HAMP is now putting people into 40 year mortgages.
The other hazard i have is i am looking for a home which means my GF needs to be onboard 100%
and thats really hard.
If you think prices are too high there is always a solution to it
"Anon
yes i saaw that table my interpretation was the banks cut down on NOTS hoping people could sell."
Of course thats your interpretation. When in doubt, doom is always the correct answer huh?
What you may have missed is that MD enacted a statewide foreclosure moratorium that lasted for about 9 months. Maryland (and Massachusetts) were the only states to do this. Added to the fact that as VAI noted, MD takes about 2X as long as VA does to process foreclosures, its no surprise they are far far behind VA in hitting its peak.
Anon
I believe most prices will revert to the 2002 price and the long term appreciation rate of 4%.
That homes from 96 should price out to 60-75% price growth, not 10-15%.

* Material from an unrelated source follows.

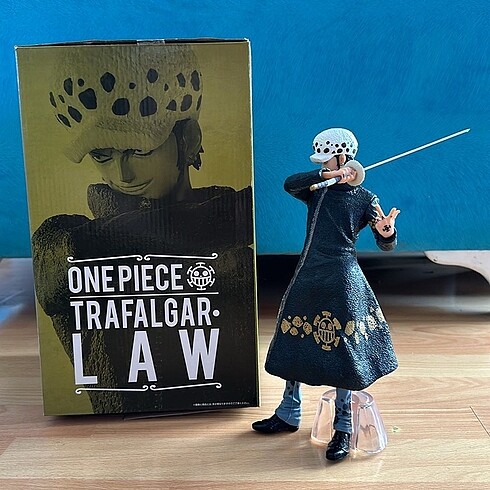 ONE PIECE LAW 28 CM KUTULU ORIJINAL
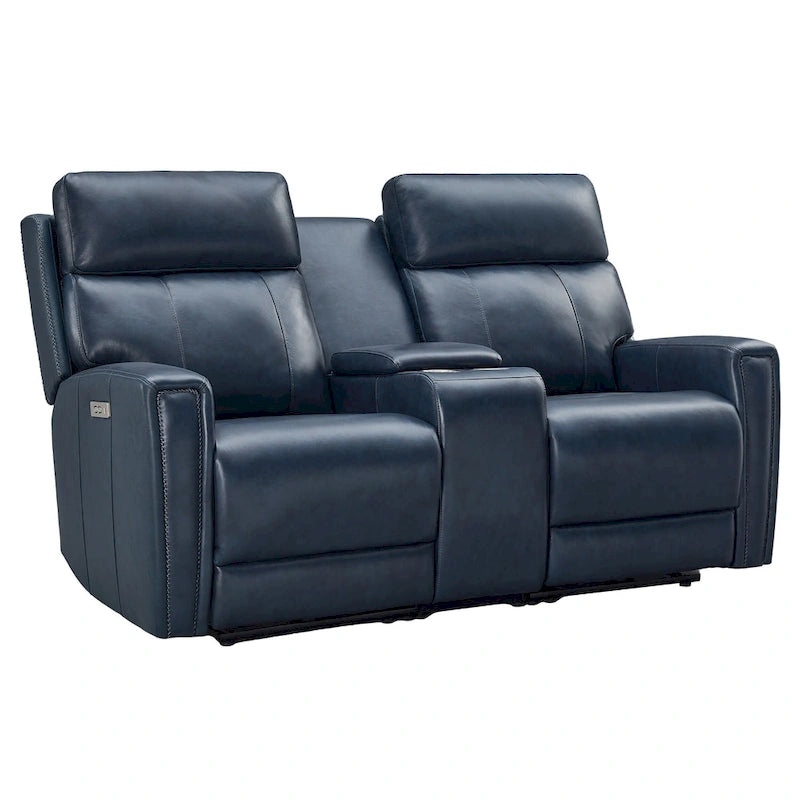 Set divano reclinabile elettrico 3 pezzi con ricarica USB e poggiatesta regolabile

That if you bought in 2006 you should expect a loss
The word annual needs to go after ten to fifteen percent
pat,
I'll take a leveraged 4%. What other investment would you suggest?
Also; any guesses on my prior questions re rent and price movement for the DC area?
friendly,
Prov. Village short UC. No surprise. Lots of dumb people out there (?).

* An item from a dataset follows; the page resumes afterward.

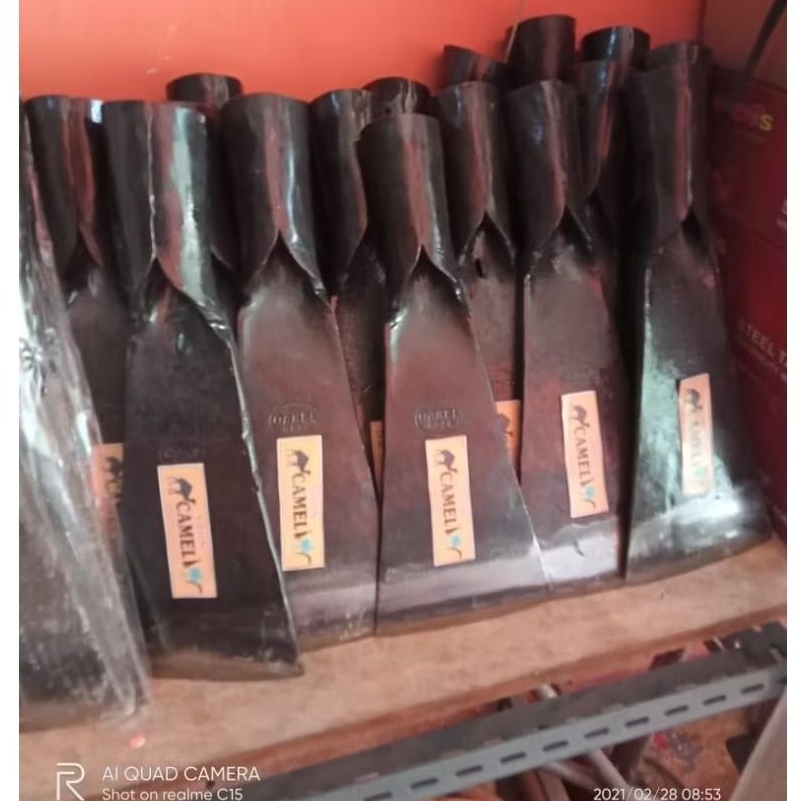 CAMEL Dodos Sawit Bahan Asli Baja Peer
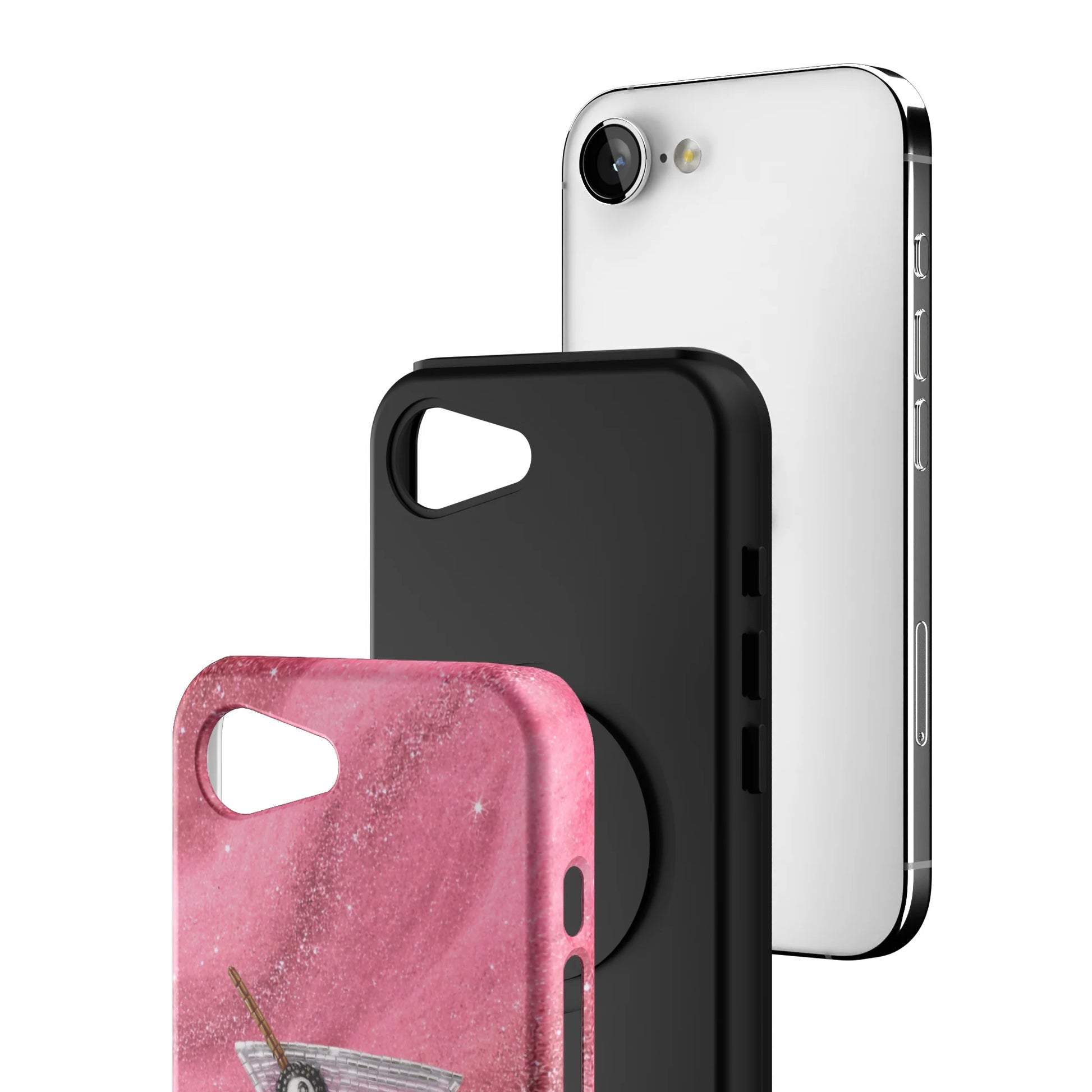 Pink-Happy-Hour-iphone-case-iPhone 17 E-3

I'm bored and thinking of taking on a project. Outer ex-urbs, but an area I know well.
2 buildable lots with a shell on one. It's roughed-in as far as electric and plumbing. I'm throwing in an offer subject to feasibilty (cost of finishing the structure - a few studs and a second floor is all that is there).
OT-
Husband in London restaurant and Chef Ramsey just walked past his table. I want a Picture! He refuses to approach him.
cheryl
a leveraged 4% isnt bad depending what interest rates and cash flow is.
where do i see rents going. honestly i think rents will continue stagnating or slide a few percent a year. due to the oversupply of condos MFDU rents will continue sliding.

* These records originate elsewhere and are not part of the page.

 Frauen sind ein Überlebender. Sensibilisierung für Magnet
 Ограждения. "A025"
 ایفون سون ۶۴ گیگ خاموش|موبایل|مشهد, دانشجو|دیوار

i see people renting condos in falls church close to the metro that were supposed to be flips.
cheap money is keeping these affordable but i still see lots of vacancy and CRE will slide.
some of that CRE may become housing or light industrial.
i don't see inflation, what i see is a decadal long slump.
This listing popped up in my search results this weekend and in my opinion the seller is his own special kind of stupid. Apparently their remodeled kitchen is the reason they think someone should pay them 80k over the price they paid at the peak of the largest housing bubble in US history - so they put two pictures where you can partially see some of sides of the kitchen in their listing.
We drove by the house today and it did not look nice from the outside. The paint is literally peeling off the garage and it is the first house on an awkward pipe stem. We will not be attending Sunday's open house.
Jeremy,
Everything else looks nice enough - roof, etc. I am surprised they didn't want to showcase the new kitchen in the picture - weird.
You would think an easy and doable coat of paint would go a long way . . .
I think there's a good chance it will fetch $750K, though, as long as there aren't serious mechanical issues.
Here's the most recent sold neighbor's house.
Other solds for Oakton Vale.
Yes, Jeremy. Keep us posted. Looks like a fair price to me.
http://mysite.verizon.net/vzeqrguz/housingbubble/
the worst of the bubble is over
despite massive government intervention
the issue is if we get a long dragged out trek or a drop and recover.
the good thing is the good inventory should start coming out.
is there any way to get stats on vacant husing units?
"pat said...
Anon
I believe most prices will revert to the 2002 price and the long term appreciation rate of 4%."
I uesd to believe that too. I believed that in 2003, 2004, 2005, 2006, 2007... 7 years later in life, and missing out in $350,000 in appreciation, I quit believing.
anon
i've been paying 1000/month in rent vs 3000/month in condo payments, i have no idea what appreciation i may have missed, i know i've saved close to 175K, so i'm happy.
i know i'd have slit my wrists chasing a 3K mortgage on a condo, vs my rent here.